Consignes.
**a)** Répondez à ces questions d'après l'extrait sur Jia Zhang-ke :
(i) En quelle année Jia Zhang-ke voit-il le premier film de Chen Kaige ?
(ii) Quel film de Zhang Yimou est proposé faute de copie de Terre jaune ?
(iii) Quel rôle Zhang Yimou a-t-il tenu sur Terre jaune ?
**b)** Reproduisez sans rien changer le passage de l'extrait sur Jia Zhang-ke qui s'ouvre sur les mots « Là logera Jia. » et se ferme sur « d’être sans elle. ».

----- Extrait -----

C’est l’image d’une jonque qui vogue inconsciemment sur un fleuve jaune et qui s’accoste brutalement sur une terre d’ocre. Impossible de redresser les voiles, ni de changer de cap, la jonque se transforme en sampan – bateau habitable – s’immortalise sur cette rive et définit sans le vouloir, en 1990, le devenir d’un Jia Zhang-ke d’à peine 20 ans, qui se pétrifie devant le premier film de Chen Kaige, mettant de côté ses ambitions de publiciste et ses études aux Beaux-arts. Ce sera le cinéma, point.

Là logera Jia. Grâce à Terre Jaune, tout commence. Dans la poussière de cette terre blonde, nous ne sommes en mesure d’offrir à vos yeux qu’un grain de Sorgho rouge signé Zhang Yimou, faute de pouvoir mettre la main sur une copie du film de Kaige, semblant vouée à la disparition en occident. La graine mère de ce cycle autour de Jia Zhang-ke n’est cependant pas choisie au hasard. Digne remplaçant, Yimou a vu à travers les yeux de Kaige entre les paysages de la poussière d’or : en tant que cameraman de Terre jaune, tout s’accorde… Il est évident que nous ne pouvions débuter cette danse sans valser avec la cinquième génération du cinéma chinois : Jia Zhang-ke n’aurait lieu d’être sans elle.

----- Lignes de données -----

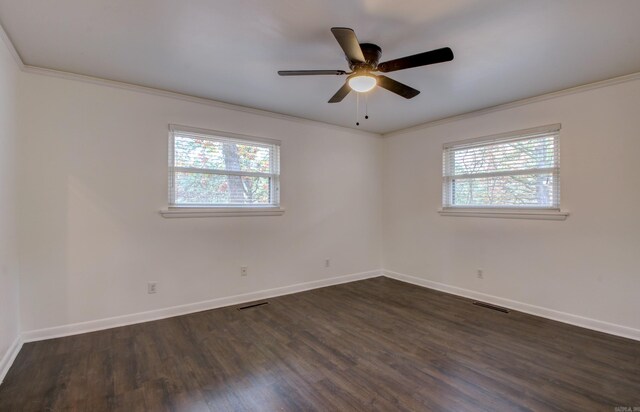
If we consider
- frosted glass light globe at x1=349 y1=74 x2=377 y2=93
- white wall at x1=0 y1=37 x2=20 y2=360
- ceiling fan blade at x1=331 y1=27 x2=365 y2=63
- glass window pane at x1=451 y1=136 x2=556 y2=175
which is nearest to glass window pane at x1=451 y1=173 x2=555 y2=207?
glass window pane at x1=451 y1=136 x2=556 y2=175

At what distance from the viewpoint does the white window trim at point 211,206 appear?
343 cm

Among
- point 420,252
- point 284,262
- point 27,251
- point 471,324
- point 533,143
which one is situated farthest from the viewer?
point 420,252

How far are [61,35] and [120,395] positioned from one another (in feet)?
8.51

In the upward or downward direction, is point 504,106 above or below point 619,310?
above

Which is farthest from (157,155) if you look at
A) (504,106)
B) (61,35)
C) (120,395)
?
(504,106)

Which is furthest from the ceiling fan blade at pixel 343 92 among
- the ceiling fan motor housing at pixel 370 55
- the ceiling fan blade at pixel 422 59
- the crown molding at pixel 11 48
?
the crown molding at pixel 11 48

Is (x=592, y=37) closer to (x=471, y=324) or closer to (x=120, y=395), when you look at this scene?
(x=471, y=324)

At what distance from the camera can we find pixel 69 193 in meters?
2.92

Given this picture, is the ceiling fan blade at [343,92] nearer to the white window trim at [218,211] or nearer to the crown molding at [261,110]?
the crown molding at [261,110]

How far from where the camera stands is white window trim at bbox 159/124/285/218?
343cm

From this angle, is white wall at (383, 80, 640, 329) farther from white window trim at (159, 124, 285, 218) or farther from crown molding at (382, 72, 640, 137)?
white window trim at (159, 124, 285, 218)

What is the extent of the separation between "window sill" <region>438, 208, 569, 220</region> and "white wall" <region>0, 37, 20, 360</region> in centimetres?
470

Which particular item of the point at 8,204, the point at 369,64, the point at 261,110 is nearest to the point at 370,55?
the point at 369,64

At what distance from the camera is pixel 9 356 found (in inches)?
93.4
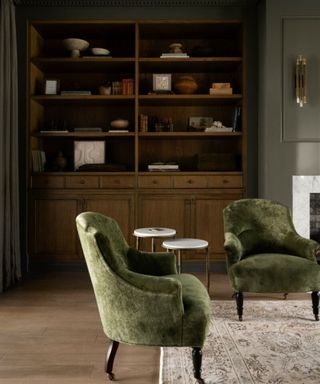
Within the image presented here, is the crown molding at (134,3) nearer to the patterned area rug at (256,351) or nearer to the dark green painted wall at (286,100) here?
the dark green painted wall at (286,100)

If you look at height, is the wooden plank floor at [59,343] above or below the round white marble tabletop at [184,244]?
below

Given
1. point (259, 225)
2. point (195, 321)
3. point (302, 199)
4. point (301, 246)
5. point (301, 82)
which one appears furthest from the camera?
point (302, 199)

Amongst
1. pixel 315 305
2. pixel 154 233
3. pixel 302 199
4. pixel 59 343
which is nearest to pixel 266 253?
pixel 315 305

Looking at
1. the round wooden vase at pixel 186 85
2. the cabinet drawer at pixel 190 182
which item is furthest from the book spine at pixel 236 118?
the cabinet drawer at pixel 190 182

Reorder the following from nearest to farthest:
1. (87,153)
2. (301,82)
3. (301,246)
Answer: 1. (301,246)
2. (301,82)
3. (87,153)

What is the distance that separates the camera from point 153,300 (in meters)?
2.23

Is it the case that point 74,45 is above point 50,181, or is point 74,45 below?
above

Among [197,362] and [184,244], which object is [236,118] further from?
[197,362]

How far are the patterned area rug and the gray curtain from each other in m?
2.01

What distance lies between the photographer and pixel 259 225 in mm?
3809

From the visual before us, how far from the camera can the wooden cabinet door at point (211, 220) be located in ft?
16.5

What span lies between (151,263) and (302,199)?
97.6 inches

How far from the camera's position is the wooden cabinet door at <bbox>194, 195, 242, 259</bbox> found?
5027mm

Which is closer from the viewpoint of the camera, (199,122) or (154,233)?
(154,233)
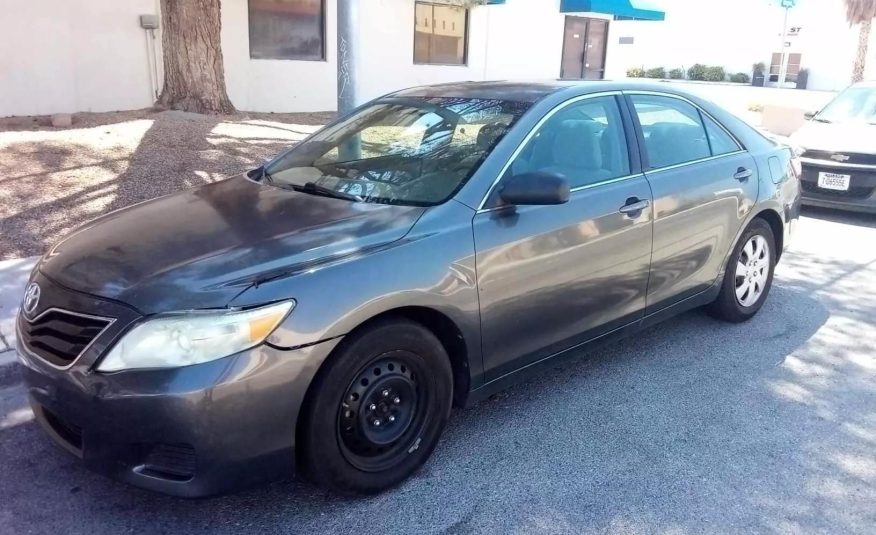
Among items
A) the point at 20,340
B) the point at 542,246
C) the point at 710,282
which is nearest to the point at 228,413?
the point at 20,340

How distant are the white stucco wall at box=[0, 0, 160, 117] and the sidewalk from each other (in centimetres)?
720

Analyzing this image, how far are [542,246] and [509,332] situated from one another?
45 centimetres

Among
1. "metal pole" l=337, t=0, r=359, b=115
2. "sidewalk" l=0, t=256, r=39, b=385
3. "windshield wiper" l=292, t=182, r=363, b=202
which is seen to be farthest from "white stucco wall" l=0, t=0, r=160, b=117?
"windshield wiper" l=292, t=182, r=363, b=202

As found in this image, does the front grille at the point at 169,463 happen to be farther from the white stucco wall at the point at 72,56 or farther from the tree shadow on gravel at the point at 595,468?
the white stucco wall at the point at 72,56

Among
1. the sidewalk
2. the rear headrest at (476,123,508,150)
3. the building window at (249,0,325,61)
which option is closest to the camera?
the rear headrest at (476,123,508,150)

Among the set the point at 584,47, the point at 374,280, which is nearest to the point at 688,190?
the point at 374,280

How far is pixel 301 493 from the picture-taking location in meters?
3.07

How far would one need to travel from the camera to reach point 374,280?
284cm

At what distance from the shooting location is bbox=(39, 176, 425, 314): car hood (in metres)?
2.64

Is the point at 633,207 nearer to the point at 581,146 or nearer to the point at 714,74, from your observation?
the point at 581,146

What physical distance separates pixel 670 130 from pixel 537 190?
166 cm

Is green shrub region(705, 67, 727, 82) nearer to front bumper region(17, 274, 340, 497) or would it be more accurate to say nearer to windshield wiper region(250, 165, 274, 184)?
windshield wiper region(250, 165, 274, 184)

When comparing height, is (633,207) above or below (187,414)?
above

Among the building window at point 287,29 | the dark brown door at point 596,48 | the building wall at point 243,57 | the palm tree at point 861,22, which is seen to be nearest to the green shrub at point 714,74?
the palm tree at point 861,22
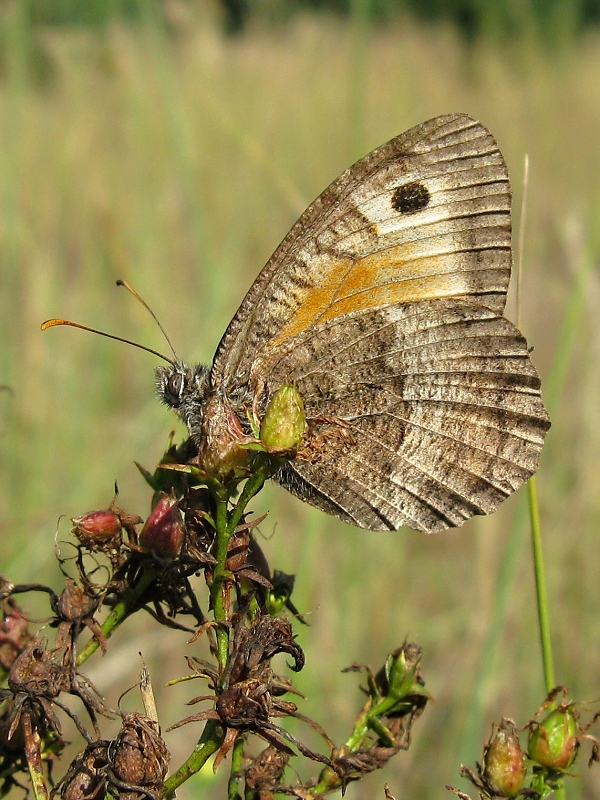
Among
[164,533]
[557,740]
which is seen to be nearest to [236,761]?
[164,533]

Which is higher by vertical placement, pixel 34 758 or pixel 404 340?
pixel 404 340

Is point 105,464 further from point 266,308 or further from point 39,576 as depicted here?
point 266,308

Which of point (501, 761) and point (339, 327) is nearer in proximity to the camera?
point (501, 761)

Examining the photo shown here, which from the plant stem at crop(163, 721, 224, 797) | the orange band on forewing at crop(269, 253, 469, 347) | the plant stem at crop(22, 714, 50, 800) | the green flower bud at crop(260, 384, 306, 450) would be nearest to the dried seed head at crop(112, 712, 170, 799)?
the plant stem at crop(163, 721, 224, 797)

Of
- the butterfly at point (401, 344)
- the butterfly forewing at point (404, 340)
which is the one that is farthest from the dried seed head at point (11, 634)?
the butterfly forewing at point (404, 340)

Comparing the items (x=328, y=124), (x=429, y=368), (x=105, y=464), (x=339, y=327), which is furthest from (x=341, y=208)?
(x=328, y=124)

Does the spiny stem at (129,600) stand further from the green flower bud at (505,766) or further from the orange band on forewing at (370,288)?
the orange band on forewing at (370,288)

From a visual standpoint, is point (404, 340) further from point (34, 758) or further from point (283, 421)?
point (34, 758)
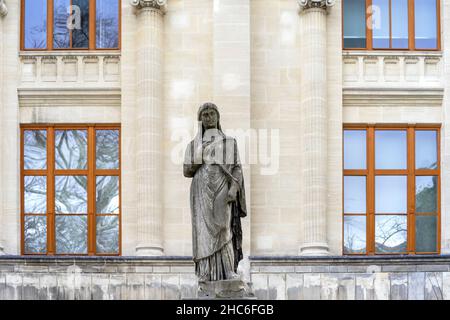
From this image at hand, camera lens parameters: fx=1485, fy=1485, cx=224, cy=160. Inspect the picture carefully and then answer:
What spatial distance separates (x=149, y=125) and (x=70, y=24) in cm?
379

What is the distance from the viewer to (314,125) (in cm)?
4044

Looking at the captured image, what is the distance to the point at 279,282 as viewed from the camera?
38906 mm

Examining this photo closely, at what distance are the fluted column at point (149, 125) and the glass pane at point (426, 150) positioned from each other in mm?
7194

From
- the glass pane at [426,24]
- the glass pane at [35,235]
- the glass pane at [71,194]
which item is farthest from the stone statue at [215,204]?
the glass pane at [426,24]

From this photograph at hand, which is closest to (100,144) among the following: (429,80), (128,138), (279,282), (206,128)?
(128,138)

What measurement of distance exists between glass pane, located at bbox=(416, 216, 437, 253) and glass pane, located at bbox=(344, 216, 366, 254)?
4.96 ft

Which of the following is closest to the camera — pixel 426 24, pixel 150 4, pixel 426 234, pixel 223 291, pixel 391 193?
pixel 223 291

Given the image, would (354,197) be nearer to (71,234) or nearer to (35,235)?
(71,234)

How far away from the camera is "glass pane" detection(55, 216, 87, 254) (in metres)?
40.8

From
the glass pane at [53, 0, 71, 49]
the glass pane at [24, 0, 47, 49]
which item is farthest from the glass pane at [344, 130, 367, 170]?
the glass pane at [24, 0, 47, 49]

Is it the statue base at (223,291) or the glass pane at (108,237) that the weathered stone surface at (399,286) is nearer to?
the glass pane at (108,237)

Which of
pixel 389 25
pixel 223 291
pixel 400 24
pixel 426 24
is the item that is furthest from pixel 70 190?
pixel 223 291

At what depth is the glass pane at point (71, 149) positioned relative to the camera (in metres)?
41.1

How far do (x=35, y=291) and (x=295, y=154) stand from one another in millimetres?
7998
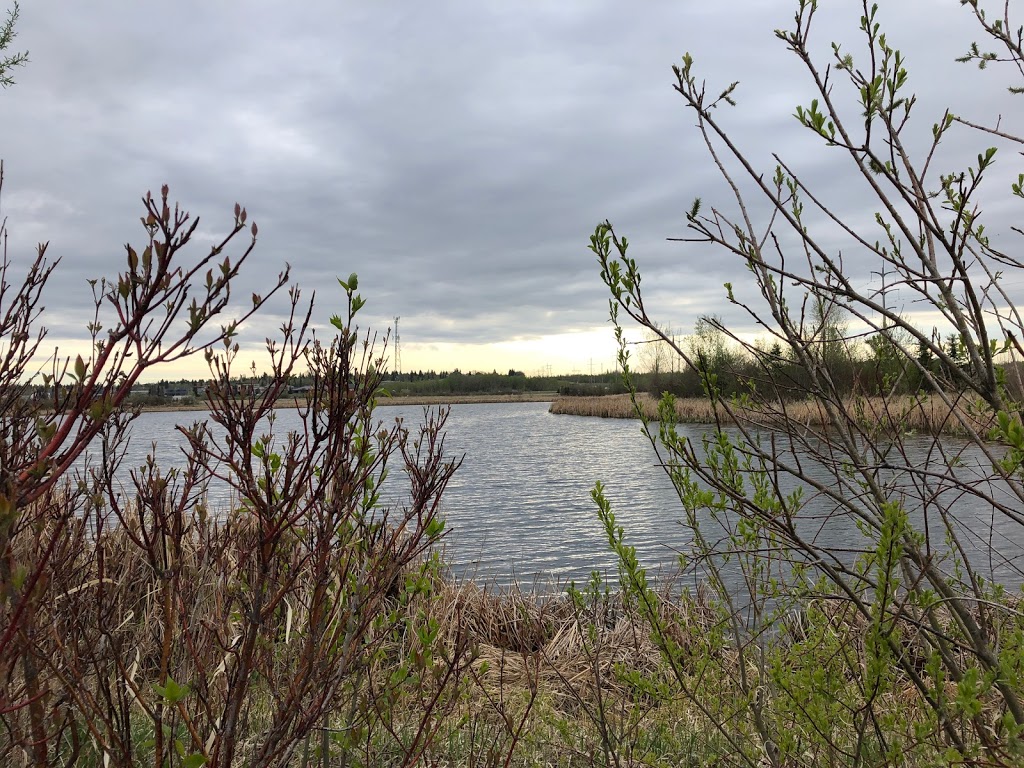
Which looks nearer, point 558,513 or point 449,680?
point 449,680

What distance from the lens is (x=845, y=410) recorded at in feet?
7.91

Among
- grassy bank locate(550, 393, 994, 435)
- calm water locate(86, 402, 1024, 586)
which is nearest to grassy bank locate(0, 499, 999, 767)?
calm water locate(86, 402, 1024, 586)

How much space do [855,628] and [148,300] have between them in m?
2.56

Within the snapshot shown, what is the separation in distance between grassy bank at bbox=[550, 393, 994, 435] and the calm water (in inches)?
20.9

-----

Réponses finales.
**a)**
(i) En 1990.
(ii) Sorgho rouge.
(iii) Il était cameraman.

**b)**
Là logera Jia. Grâce à Terre Jaune, tout commence. Dans la poussière de cette terre blonde, nous ne sommes en mesure d’offrir à vos yeux qu’un grain de Sorgho rouge signé Zhang Yimou, faute de pouvoir mettre la main sur une copie du film de Kaige, semblant vouée à la disparition en occident. La graine mère de ce cycle autour de Jia Zhang-ke n’est cependant pas choisie au hasard. Digne remplaçant, Yimou a vu à travers les yeux de Kaige entre les paysages de la poussière d’or : en tant que cameraman de Terre jaune, tout s’accorde… Il est évident que nous ne pouvions débuter cette danse sans valser avec la cinquième génération du cinéma chinois : Jia Zhang-ke n’aurait lieu d’être sans elle.